In comment #7 on #758 Nico Ochmann writes: "I run logrealhourlywage on x1 x2 [pw=newwgt], cluster(pidp) / Is this reasonable or am I still completely off?", to which Peter Lynn replies "Looks fine!".

However I would also like to account for the survey design by using ~~svyset~~ in Stata. ~~svyset~~ does not allow the cluster option. Is there a straightforward way around this? Or is it not possible to cluster on pidp because I am effectively already clustering on psu by specifying: svyset psu [pweight=weight_indsc_xw], strata(strata) singleunit(scaled) -- where weight_indsc_xw is a_indscus_xw from wave 1, b_indscub_xw from wave 2, etc.? Is it in fact satisfactory to cluster on the higher level (PSU) and ignore clustering within individuals at the lower level?

Or - would it be better to run this as a multilevel model, with observations clustered in individuals, individuals (in households, and households) in PSUs?

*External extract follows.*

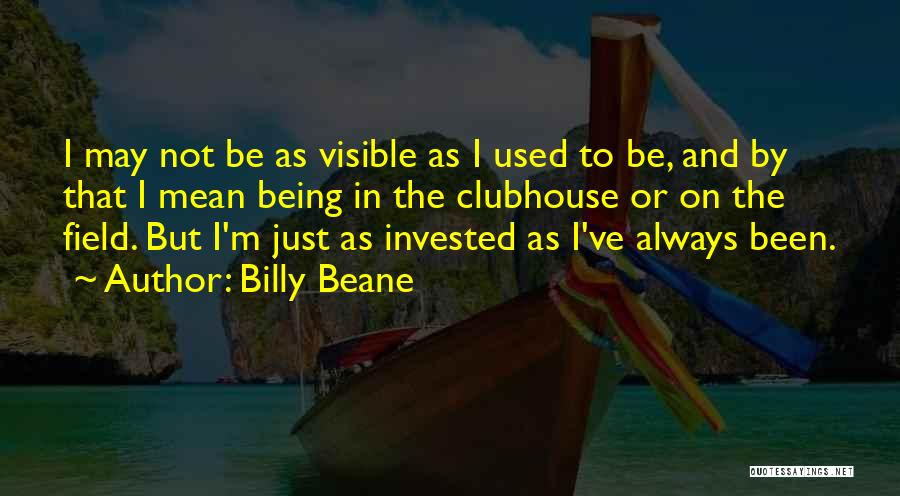 Billy Beane Quotes 1334802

According to the Stata help file for ~~mixed~~, and the parts of the Stata Reference Manual to which it refers, this raises a few difficulties with regard to sampling weights:

"...it is not sufficient to use the single sampling weight wij , because weights
enter into the log likelihood at both the group level and the individual level. Instead, what is required
for a two-level model under this sampling design is wj , the inverse of the probability that group j
is selected in the first stage, and wijj , the inverse of the probability that individual i from group j is
selected at the second stage conditional on group j already being selected."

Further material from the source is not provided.